**EXERCISE TASKS**
#1 Quote the radar reflectivity passage word for word, everything from "Fig. 10.  Time-height" down to "tornadoes are indicated.".
#2 In the radar reflectivity passage, how often did the VCP-11 scans repeat apart from the data gap?
#3 Carry on writing the radar reflectivity and lightning passage from the point where it stops.

**PASSAGE SHOWN**
Fig. 10.  Time-height cross-sections of (a) mean reflectivity (dBZ), (b) maximum reflectivity (dBZ), and (c) high reflectivity (>= 55 dBZ) echo volume (km3) in cylinders defined by the analyses rings in Fig. 4.  There was a 17 minute gap (0111 0128 UTC) in the recorded data at the KFSD WSR-88D radar. Otherwise, the VCP-11 scans repeated every five minutes.  The five minute average positive CG lightning flash rate (min-1) is repeated for comparison.  The start times of tornadoes are indicated.


There is a pulse evident in the mean, maximum, and >=55 dBZ echo volume just before the +CG peak and during the F4 tornado.  The +CG peak is well correlated with the descent of a low-level high reflectivity echo centroid seen in all three plots (and which follow 10-15 minutes after the updraft pulse).

**DATA EXTRACTS**
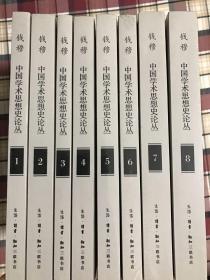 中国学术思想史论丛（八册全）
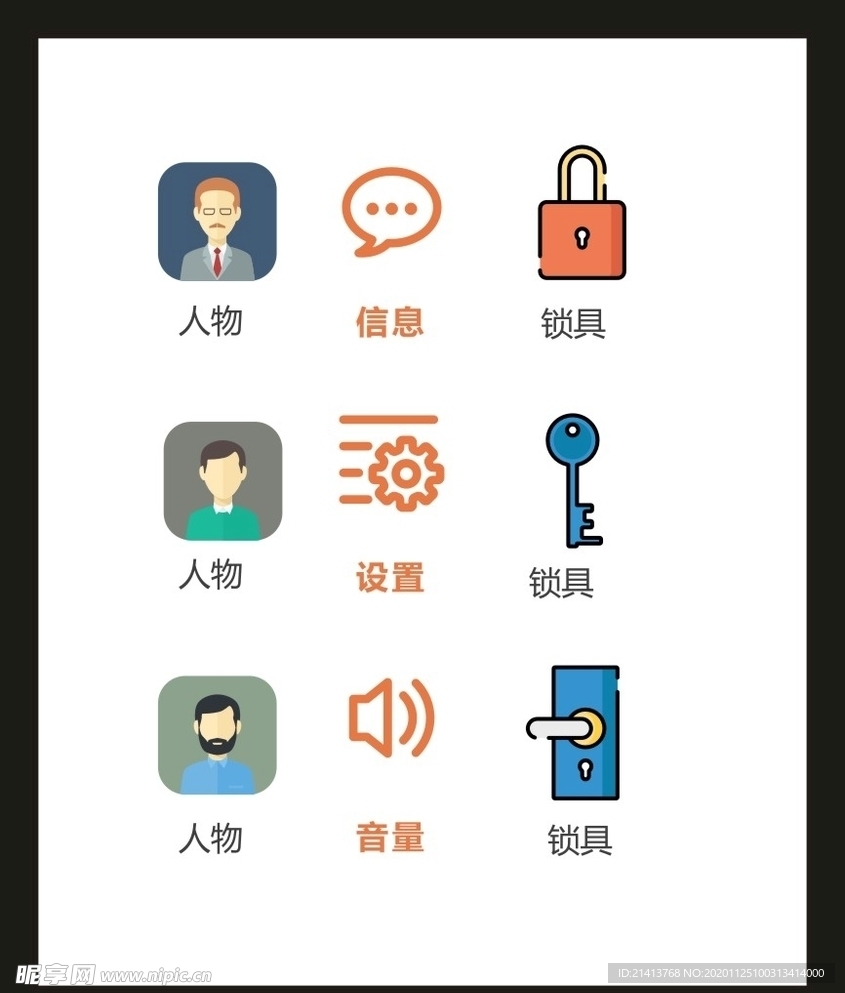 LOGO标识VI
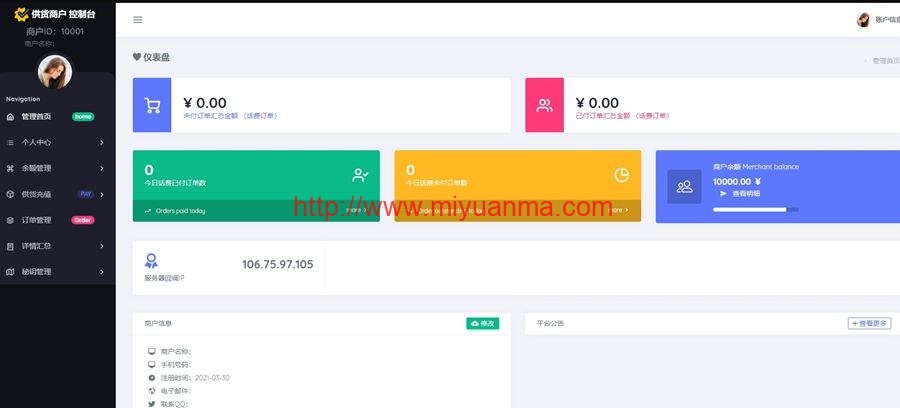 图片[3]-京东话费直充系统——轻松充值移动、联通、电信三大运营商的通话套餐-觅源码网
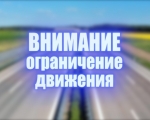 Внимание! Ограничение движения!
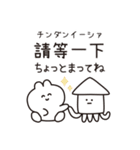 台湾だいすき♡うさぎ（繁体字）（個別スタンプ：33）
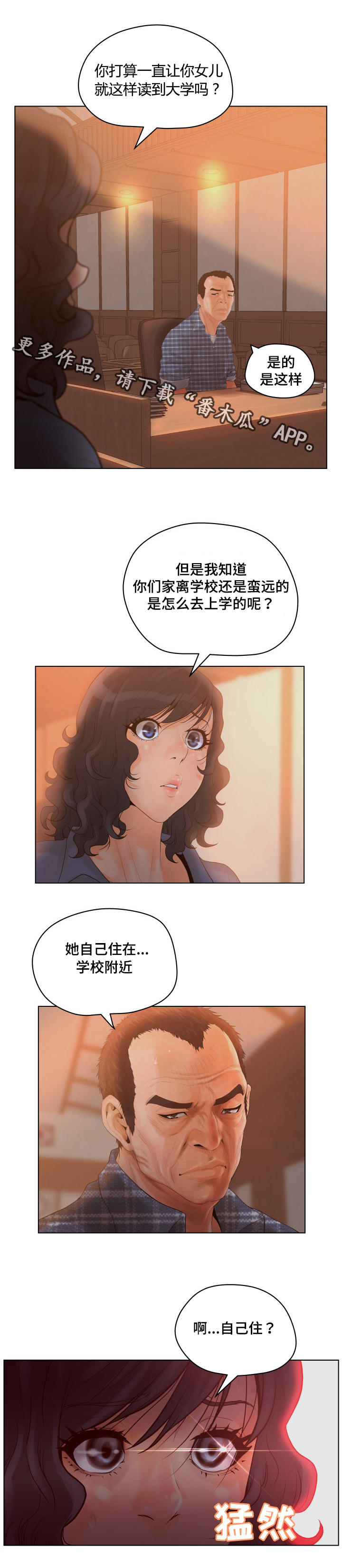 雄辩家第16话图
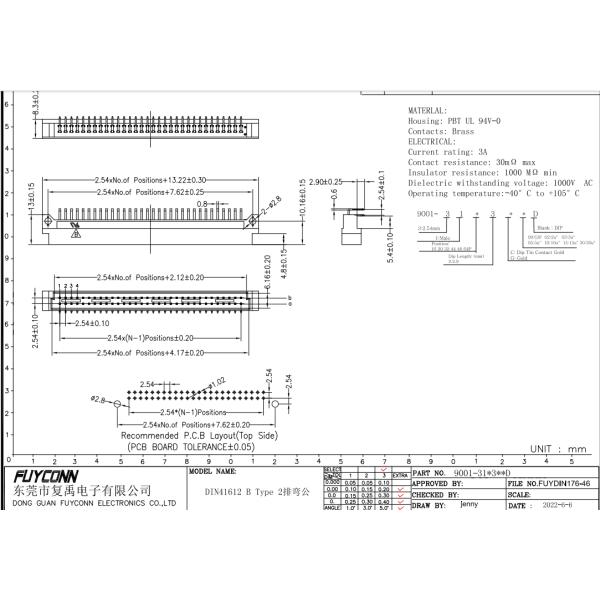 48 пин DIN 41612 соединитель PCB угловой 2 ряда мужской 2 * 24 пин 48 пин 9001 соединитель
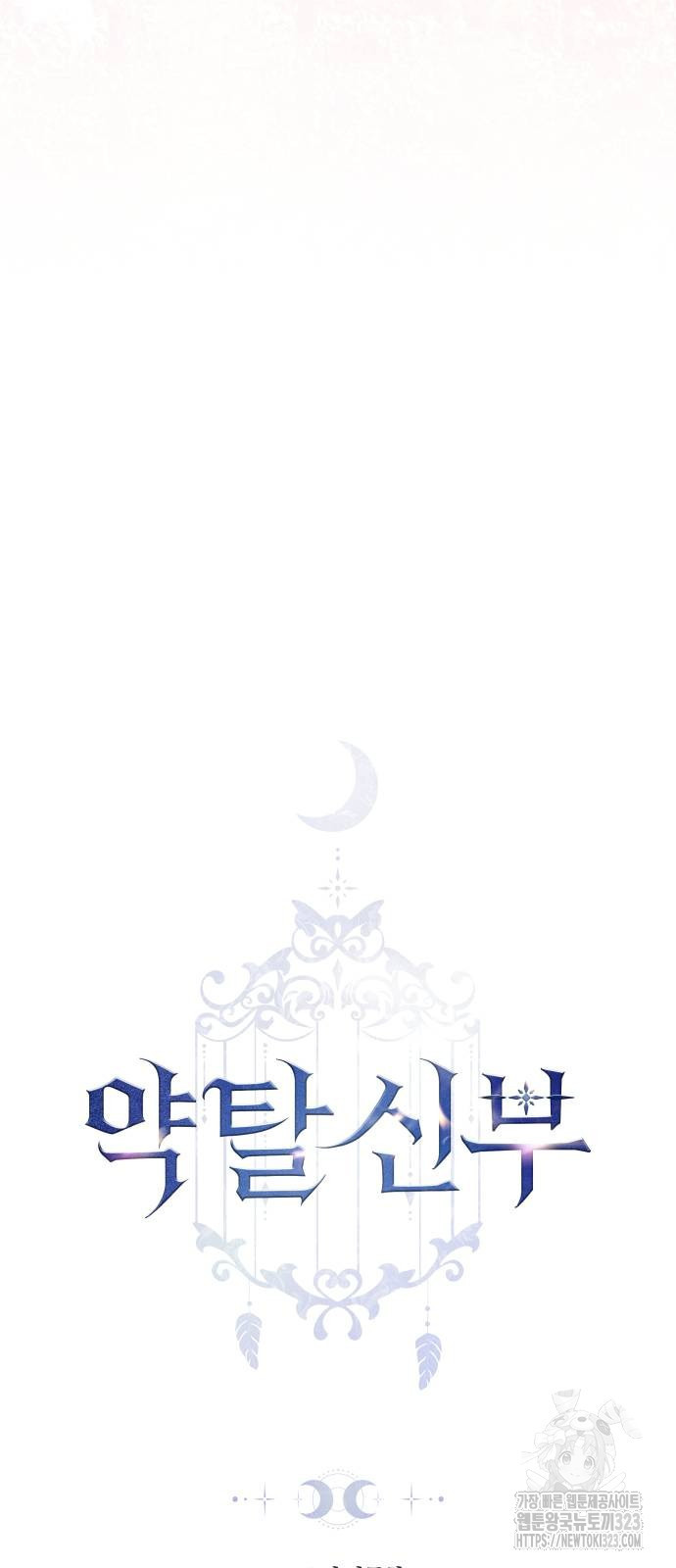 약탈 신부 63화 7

**ANSWERS TO THE PROBLEMS**
#1
Fig. 10.  Time-height cross-sections of (a) mean reflectivity (dBZ), (b) maximum reflectivity (dBZ), and (c) high reflectivity (>= 55 dBZ) echo volume (km3) in cylinders defined by the analyses rings in Fig. 4.  There was a 17 minute gap (0111 0128 UTC) in the recorded data at the KFSD WSR-88D radar. Otherwise, the VCP-11 scans repeated every five minutes.  The five minute average positive CG lightning flash rate (min-1) is repeated for comparison.  The start times of tornadoes are indicated.

#2 Every five minutes.

#3
Based on reflectivity alone, it is difficult to ascertain why the +CG pulse occurred at 0144-0154 UTC associated with the third more moderate pulse in the reflectivity and not with the earlier (2nd), more intense pulse from about 0056 to 0110 UTC.  What is the role of hail?

A merger of the original Spencer supercell and a subsequent "supercell" which formed on the rear-flank downdraft of the original cell was nearly coincident with the 3rd pulse and the onset of F4 tornadic damage, and just preceded the flurry in +CG lightning activity (c.f. Figs. 7, 10a-c).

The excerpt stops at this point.